◆ Assignment: The task calls for every entry to be printed word for word, without the images.

◆ Given data:
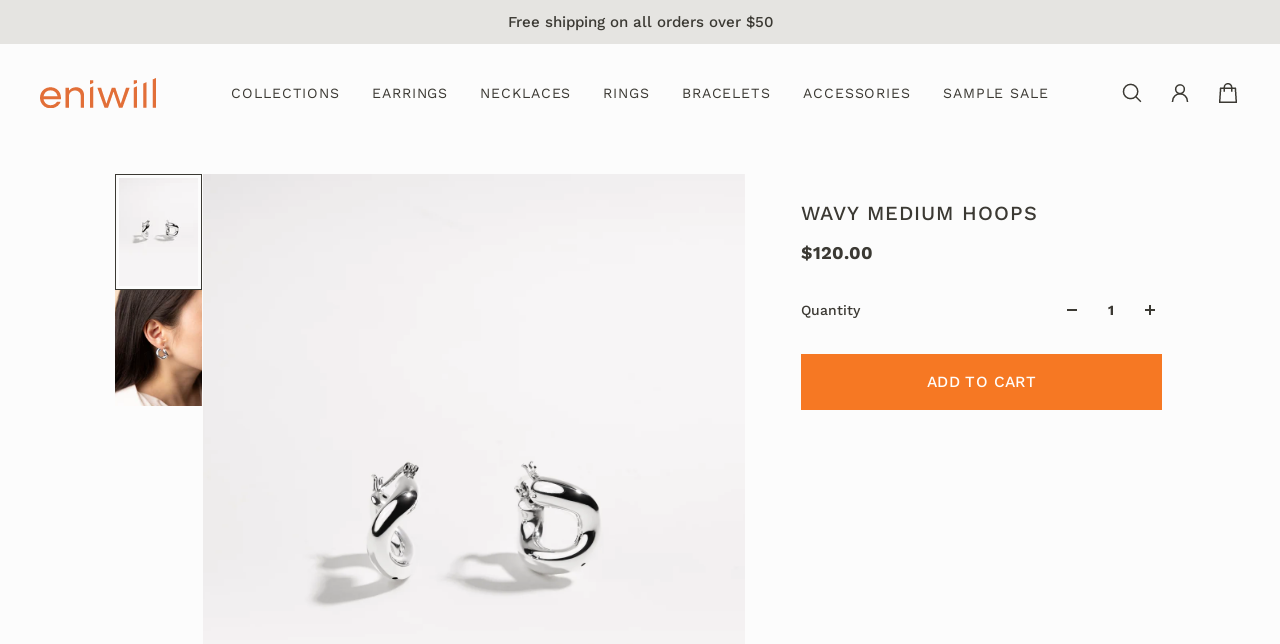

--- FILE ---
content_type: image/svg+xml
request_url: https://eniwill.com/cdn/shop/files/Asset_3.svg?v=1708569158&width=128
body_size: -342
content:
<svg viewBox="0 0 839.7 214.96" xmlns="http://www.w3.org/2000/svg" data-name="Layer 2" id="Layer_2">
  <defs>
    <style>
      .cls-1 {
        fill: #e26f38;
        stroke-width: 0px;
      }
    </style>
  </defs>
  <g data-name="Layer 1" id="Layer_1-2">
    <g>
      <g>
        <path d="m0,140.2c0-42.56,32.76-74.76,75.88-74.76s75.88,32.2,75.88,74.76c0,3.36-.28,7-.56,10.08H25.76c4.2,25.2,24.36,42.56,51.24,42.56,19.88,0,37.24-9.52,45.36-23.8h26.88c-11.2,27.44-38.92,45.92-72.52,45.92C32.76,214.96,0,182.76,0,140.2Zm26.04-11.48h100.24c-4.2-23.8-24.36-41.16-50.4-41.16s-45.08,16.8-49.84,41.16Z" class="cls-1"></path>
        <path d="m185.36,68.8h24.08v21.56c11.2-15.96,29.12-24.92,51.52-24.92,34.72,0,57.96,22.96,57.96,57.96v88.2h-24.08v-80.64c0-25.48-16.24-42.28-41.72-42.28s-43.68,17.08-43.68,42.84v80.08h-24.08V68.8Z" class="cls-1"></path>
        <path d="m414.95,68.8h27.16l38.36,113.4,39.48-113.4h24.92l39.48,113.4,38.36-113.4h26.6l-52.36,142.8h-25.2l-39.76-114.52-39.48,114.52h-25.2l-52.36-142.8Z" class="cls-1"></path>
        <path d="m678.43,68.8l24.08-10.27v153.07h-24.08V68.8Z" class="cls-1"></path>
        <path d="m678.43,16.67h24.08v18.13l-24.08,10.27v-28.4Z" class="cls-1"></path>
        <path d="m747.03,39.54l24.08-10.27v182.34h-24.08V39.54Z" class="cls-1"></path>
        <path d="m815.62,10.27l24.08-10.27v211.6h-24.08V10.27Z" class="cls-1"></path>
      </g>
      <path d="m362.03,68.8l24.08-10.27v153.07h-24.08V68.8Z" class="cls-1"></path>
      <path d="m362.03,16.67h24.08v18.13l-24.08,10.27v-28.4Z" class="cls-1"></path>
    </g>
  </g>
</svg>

◆ Output for this exercise:
--- FILE ---
content_type: image/svg+xml
request_url: https://eniwill.com/cdn/shop/files/Asset_3.svg?v=1708569158&width=128
body_size: -342
content:
<svg viewBox="0 0 839.7 214.96" xmlns="http://www.w3.org/2000/svg" data-name="Layer 2" id="Layer_2">
  <defs>
    <style>
      .cls-1 {
        fill: #e26f38;
        stroke-width: 0px;
      }
    </style>
  </defs>
  <g data-name="Layer 1" id="Layer_1-2">
    <g>
      <g>
        <path d="m0,140.2c0-42.56,32.76-74.76,75.88-74.76s75.88,32.2,75.88,74.76c0,3.36-.28,7-.56,10.08H25.76c4.2,25.2,24.36,42.56,51.24,42.56,19.88,0,37.24-9.52,45.36-23.8h26.88c-11.2,27.44-38.92,45.92-72.52,45.92C32.76,214.96,0,182.76,0,140.2Zm26.04-11.48h100.24c-4.2-23.8-24.36-41.16-50.4-41.16s-45.08,16.8-49.84,41.16Z" class="cls-1"></path>
        <path d="m185.36,68.8h24.08v21.56c11.2-15.96,29.12-24.92,51.52-24.92,34.72,0,57.96,22.96,57.96,57.96v88.2h-24.08v-80.64c0-25.48-16.24-42.28-41.72-42.28s-43.68,17.08-43.68,42.84v80.08h-24.08V68.8Z" class="cls-1"></path>
        <path d="m414.95,68.8h27.16l38.36,113.4,39.48-113.4h24.92l39.48,113.4,38.36-113.4h26.6l-52.36,142.8h-25.2l-39.76-114.52-39.48,114.52h-25.2l-52.36-142.8Z" class="cls-1"></path>
        <path d="m678.43,68.8l24.08-10.27v153.07h-24.08V68.8Z" class="cls-1"></path>
        <path d="m678.43,16.67h24.08v18.13l-24.08,10.27v-28.4Z" class="cls-1"></path>
        <path d="m747.03,39.54l24.08-10.27v182.34h-24.08V39.54Z" class="cls-1"></path>
        <path d="m815.62,10.27l24.08-10.27v211.6h-24.08V10.27Z" class="cls-1"></path>
      </g>
      <path d="m362.03,68.8l24.08-10.27v153.07h-24.08V68.8Z" class="cls-1"></path>
      <path d="m362.03,16.67h24.08v18.13l-24.08,10.27v-28.4Z" class="cls-1"></path>
    </g>
  </g>
</svg>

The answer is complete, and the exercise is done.